Upwork’s AI-powered platform has facilitated over $20 billion in economic opportunity for professionals worldwide. With professionals spanning 10,000+ skills, including AI and machine learning, software development, sales and marketing, customer support, finance and accounting, and more, Upwork empowers businesses of all sizes to scale, innovate, and build agile teams.

We’re looking for a Lead Machine Learning Engineer / Applied Scientist with a passion for rigorously evaluating and improving the performance of LLMs and AI agents. In this role, you will focus on building feedback loops, defining success metrics, and driving measurable improvements to the quality and reliability of our intelligent systems. This is a rare opportunity to shape how evaluation and iteration are embedded in the product lifecycle for AI at scale.

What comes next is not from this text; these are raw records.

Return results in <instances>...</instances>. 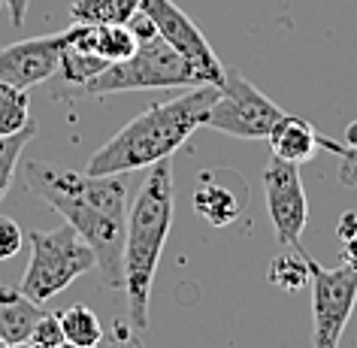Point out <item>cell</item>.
I'll return each instance as SVG.
<instances>
[{
    "label": "cell",
    "mask_w": 357,
    "mask_h": 348,
    "mask_svg": "<svg viewBox=\"0 0 357 348\" xmlns=\"http://www.w3.org/2000/svg\"><path fill=\"white\" fill-rule=\"evenodd\" d=\"M312 288V342L315 348H339L345 324L357 303V270L351 266H321L306 255Z\"/></svg>",
    "instance_id": "cell-7"
},
{
    "label": "cell",
    "mask_w": 357,
    "mask_h": 348,
    "mask_svg": "<svg viewBox=\"0 0 357 348\" xmlns=\"http://www.w3.org/2000/svg\"><path fill=\"white\" fill-rule=\"evenodd\" d=\"M61 52H64V33L61 31L0 49V82L24 88V91L46 82L61 70Z\"/></svg>",
    "instance_id": "cell-10"
},
{
    "label": "cell",
    "mask_w": 357,
    "mask_h": 348,
    "mask_svg": "<svg viewBox=\"0 0 357 348\" xmlns=\"http://www.w3.org/2000/svg\"><path fill=\"white\" fill-rule=\"evenodd\" d=\"M55 348H82V345H73V342H67V339H64V342L55 345Z\"/></svg>",
    "instance_id": "cell-28"
},
{
    "label": "cell",
    "mask_w": 357,
    "mask_h": 348,
    "mask_svg": "<svg viewBox=\"0 0 357 348\" xmlns=\"http://www.w3.org/2000/svg\"><path fill=\"white\" fill-rule=\"evenodd\" d=\"M342 264L351 266V270H357V234L342 239Z\"/></svg>",
    "instance_id": "cell-25"
},
{
    "label": "cell",
    "mask_w": 357,
    "mask_h": 348,
    "mask_svg": "<svg viewBox=\"0 0 357 348\" xmlns=\"http://www.w3.org/2000/svg\"><path fill=\"white\" fill-rule=\"evenodd\" d=\"M139 10L155 22V31L173 46L191 67L200 73L206 85H221L225 82V67H221L218 55L212 52L209 40L200 33V28L191 22V15L178 10L173 0H139Z\"/></svg>",
    "instance_id": "cell-9"
},
{
    "label": "cell",
    "mask_w": 357,
    "mask_h": 348,
    "mask_svg": "<svg viewBox=\"0 0 357 348\" xmlns=\"http://www.w3.org/2000/svg\"><path fill=\"white\" fill-rule=\"evenodd\" d=\"M106 67H109V61L64 46V52H61V70H58V73L64 76V82H70L73 88H82L85 82H91L94 76H100Z\"/></svg>",
    "instance_id": "cell-18"
},
{
    "label": "cell",
    "mask_w": 357,
    "mask_h": 348,
    "mask_svg": "<svg viewBox=\"0 0 357 348\" xmlns=\"http://www.w3.org/2000/svg\"><path fill=\"white\" fill-rule=\"evenodd\" d=\"M61 330H64V339L73 345H82V348H97L103 339V327L97 315L82 303H76V306H70L67 312H61Z\"/></svg>",
    "instance_id": "cell-16"
},
{
    "label": "cell",
    "mask_w": 357,
    "mask_h": 348,
    "mask_svg": "<svg viewBox=\"0 0 357 348\" xmlns=\"http://www.w3.org/2000/svg\"><path fill=\"white\" fill-rule=\"evenodd\" d=\"M218 97V85L185 88L167 103H155L137 119H130L109 142L91 155L85 173L91 176H115L151 167L164 158H173L176 149L185 146L197 128L209 119V109Z\"/></svg>",
    "instance_id": "cell-2"
},
{
    "label": "cell",
    "mask_w": 357,
    "mask_h": 348,
    "mask_svg": "<svg viewBox=\"0 0 357 348\" xmlns=\"http://www.w3.org/2000/svg\"><path fill=\"white\" fill-rule=\"evenodd\" d=\"M169 225H173V164L164 158L151 164L149 179L142 182L137 200L128 209V230H124V294L137 330L149 324V300Z\"/></svg>",
    "instance_id": "cell-3"
},
{
    "label": "cell",
    "mask_w": 357,
    "mask_h": 348,
    "mask_svg": "<svg viewBox=\"0 0 357 348\" xmlns=\"http://www.w3.org/2000/svg\"><path fill=\"white\" fill-rule=\"evenodd\" d=\"M266 142H270V149H273V158L291 160V164H306V160L315 155V149H330L336 158H342L348 151L345 142H333V139L321 137L306 119H297V115H288V112L275 121V128L270 130Z\"/></svg>",
    "instance_id": "cell-12"
},
{
    "label": "cell",
    "mask_w": 357,
    "mask_h": 348,
    "mask_svg": "<svg viewBox=\"0 0 357 348\" xmlns=\"http://www.w3.org/2000/svg\"><path fill=\"white\" fill-rule=\"evenodd\" d=\"M264 191H266V209H270L275 239L284 248L297 252V248H303L300 234L309 221V200L300 179V164L273 158L264 169Z\"/></svg>",
    "instance_id": "cell-8"
},
{
    "label": "cell",
    "mask_w": 357,
    "mask_h": 348,
    "mask_svg": "<svg viewBox=\"0 0 357 348\" xmlns=\"http://www.w3.org/2000/svg\"><path fill=\"white\" fill-rule=\"evenodd\" d=\"M40 315V303H33L22 288L0 285V339L6 345L31 342L33 324H37Z\"/></svg>",
    "instance_id": "cell-14"
},
{
    "label": "cell",
    "mask_w": 357,
    "mask_h": 348,
    "mask_svg": "<svg viewBox=\"0 0 357 348\" xmlns=\"http://www.w3.org/2000/svg\"><path fill=\"white\" fill-rule=\"evenodd\" d=\"M357 234V212H345L342 221H339V227H336V236H339V243L348 236H354Z\"/></svg>",
    "instance_id": "cell-24"
},
{
    "label": "cell",
    "mask_w": 357,
    "mask_h": 348,
    "mask_svg": "<svg viewBox=\"0 0 357 348\" xmlns=\"http://www.w3.org/2000/svg\"><path fill=\"white\" fill-rule=\"evenodd\" d=\"M236 179L239 176H230V173H203L200 188L194 191V209H197V215L203 221H209L212 227H227L243 215L248 188L243 182V185H236V191H234Z\"/></svg>",
    "instance_id": "cell-11"
},
{
    "label": "cell",
    "mask_w": 357,
    "mask_h": 348,
    "mask_svg": "<svg viewBox=\"0 0 357 348\" xmlns=\"http://www.w3.org/2000/svg\"><path fill=\"white\" fill-rule=\"evenodd\" d=\"M284 112L279 106L264 91H257L243 73L225 70V82L218 85V97L209 109L206 124L236 139H266Z\"/></svg>",
    "instance_id": "cell-6"
},
{
    "label": "cell",
    "mask_w": 357,
    "mask_h": 348,
    "mask_svg": "<svg viewBox=\"0 0 357 348\" xmlns=\"http://www.w3.org/2000/svg\"><path fill=\"white\" fill-rule=\"evenodd\" d=\"M97 266L91 245L73 227L61 225L55 230H33L31 234V261L19 288L33 303H46L67 291L79 275Z\"/></svg>",
    "instance_id": "cell-5"
},
{
    "label": "cell",
    "mask_w": 357,
    "mask_h": 348,
    "mask_svg": "<svg viewBox=\"0 0 357 348\" xmlns=\"http://www.w3.org/2000/svg\"><path fill=\"white\" fill-rule=\"evenodd\" d=\"M40 133L37 121H31L24 130L13 133V137H0V200H3V194L10 191V182H13V173H15V164H19L24 146Z\"/></svg>",
    "instance_id": "cell-20"
},
{
    "label": "cell",
    "mask_w": 357,
    "mask_h": 348,
    "mask_svg": "<svg viewBox=\"0 0 357 348\" xmlns=\"http://www.w3.org/2000/svg\"><path fill=\"white\" fill-rule=\"evenodd\" d=\"M64 33V46L88 52V55H97L103 61H124L137 52L139 40L128 24H85V22H73L70 28L61 31Z\"/></svg>",
    "instance_id": "cell-13"
},
{
    "label": "cell",
    "mask_w": 357,
    "mask_h": 348,
    "mask_svg": "<svg viewBox=\"0 0 357 348\" xmlns=\"http://www.w3.org/2000/svg\"><path fill=\"white\" fill-rule=\"evenodd\" d=\"M24 245V230L13 218H0V261H10L22 252Z\"/></svg>",
    "instance_id": "cell-22"
},
{
    "label": "cell",
    "mask_w": 357,
    "mask_h": 348,
    "mask_svg": "<svg viewBox=\"0 0 357 348\" xmlns=\"http://www.w3.org/2000/svg\"><path fill=\"white\" fill-rule=\"evenodd\" d=\"M270 282L275 288L288 291V294H297L306 288L309 282V264H306V252L297 248L294 255H279L270 266Z\"/></svg>",
    "instance_id": "cell-19"
},
{
    "label": "cell",
    "mask_w": 357,
    "mask_h": 348,
    "mask_svg": "<svg viewBox=\"0 0 357 348\" xmlns=\"http://www.w3.org/2000/svg\"><path fill=\"white\" fill-rule=\"evenodd\" d=\"M0 348H6V342H3V339H0Z\"/></svg>",
    "instance_id": "cell-29"
},
{
    "label": "cell",
    "mask_w": 357,
    "mask_h": 348,
    "mask_svg": "<svg viewBox=\"0 0 357 348\" xmlns=\"http://www.w3.org/2000/svg\"><path fill=\"white\" fill-rule=\"evenodd\" d=\"M339 182L348 185V188H357V146L339 158Z\"/></svg>",
    "instance_id": "cell-23"
},
{
    "label": "cell",
    "mask_w": 357,
    "mask_h": 348,
    "mask_svg": "<svg viewBox=\"0 0 357 348\" xmlns=\"http://www.w3.org/2000/svg\"><path fill=\"white\" fill-rule=\"evenodd\" d=\"M342 142H345L348 149H354V146H357V121H351V124L345 128V139H342Z\"/></svg>",
    "instance_id": "cell-27"
},
{
    "label": "cell",
    "mask_w": 357,
    "mask_h": 348,
    "mask_svg": "<svg viewBox=\"0 0 357 348\" xmlns=\"http://www.w3.org/2000/svg\"><path fill=\"white\" fill-rule=\"evenodd\" d=\"M31 97L24 88L0 82V137H13L31 124Z\"/></svg>",
    "instance_id": "cell-17"
},
{
    "label": "cell",
    "mask_w": 357,
    "mask_h": 348,
    "mask_svg": "<svg viewBox=\"0 0 357 348\" xmlns=\"http://www.w3.org/2000/svg\"><path fill=\"white\" fill-rule=\"evenodd\" d=\"M139 0H73L70 19L85 24H128Z\"/></svg>",
    "instance_id": "cell-15"
},
{
    "label": "cell",
    "mask_w": 357,
    "mask_h": 348,
    "mask_svg": "<svg viewBox=\"0 0 357 348\" xmlns=\"http://www.w3.org/2000/svg\"><path fill=\"white\" fill-rule=\"evenodd\" d=\"M10 6V15H13V24H24V13H28L31 0H3Z\"/></svg>",
    "instance_id": "cell-26"
},
{
    "label": "cell",
    "mask_w": 357,
    "mask_h": 348,
    "mask_svg": "<svg viewBox=\"0 0 357 348\" xmlns=\"http://www.w3.org/2000/svg\"><path fill=\"white\" fill-rule=\"evenodd\" d=\"M24 182L91 245L106 288L124 291V230H128L124 173L91 176L31 160L24 164Z\"/></svg>",
    "instance_id": "cell-1"
},
{
    "label": "cell",
    "mask_w": 357,
    "mask_h": 348,
    "mask_svg": "<svg viewBox=\"0 0 357 348\" xmlns=\"http://www.w3.org/2000/svg\"><path fill=\"white\" fill-rule=\"evenodd\" d=\"M64 342V330H61V318L58 315H40L31 333V345L37 348H55Z\"/></svg>",
    "instance_id": "cell-21"
},
{
    "label": "cell",
    "mask_w": 357,
    "mask_h": 348,
    "mask_svg": "<svg viewBox=\"0 0 357 348\" xmlns=\"http://www.w3.org/2000/svg\"><path fill=\"white\" fill-rule=\"evenodd\" d=\"M0 3H3V0H0Z\"/></svg>",
    "instance_id": "cell-30"
},
{
    "label": "cell",
    "mask_w": 357,
    "mask_h": 348,
    "mask_svg": "<svg viewBox=\"0 0 357 348\" xmlns=\"http://www.w3.org/2000/svg\"><path fill=\"white\" fill-rule=\"evenodd\" d=\"M206 85L200 73L185 61L169 43L155 33L149 40H139L137 52L124 61H115L85 82L79 91L85 94H121V91H149V88H197Z\"/></svg>",
    "instance_id": "cell-4"
}]
</instances>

You’ll partner closely with research, engineering, and product teams to embed your insights into Upwork’s AI infrastructure. This includes designing testbeds for agentic workflows, refining prompts and orchestration strategies, and guiding the iteration of ML-powered features to deliver better outcomes for our users. Your work will directly influence the success of our most advanced AI initiatives.

Responsibilities
Develop and own evaluation pipelines for agentic LLM systems, enabling consistent measurement across simulation, benchmark, and live-user scenarios.
Define and iterate on quality metrics that guide the training, tuning, and deployment of LLMs and agents.
Lead experiments to assess and improve system behaviors across dimensions such as correctness, safety, latency, and helpfulness.
Collaborate with cross-functional partners to integrate insights from evaluation into product development and deployment pipelines.
Build automated testing and monitoring tools that scale with the complexity of agent behaviors and LLM responses.
Share findings and improvements through documentation, dashboards, and internal demos, contributing to a culture of continuous learning and excellence.
What it takes to catch our eye
Deep familiarity with evaluation methodologies for LLMs or autonomous agents, including benchmark selection, prompt sensitivity analysis, and human-in-the-loop review processes.
Hands-on experience in Python and ML frameworks such as PyTorch, with the ability to analyze outputs and drive performance iteration.
Proven ability to work across teams and disciplines to align ML evaluation work with product and business goals.
Comfortable operating in ambiguous problem spaces and taking initiative to define structure, priorities, and impact.
Passion for continuous improvement, strong documentation habits, and a collaborative, inclusive working style.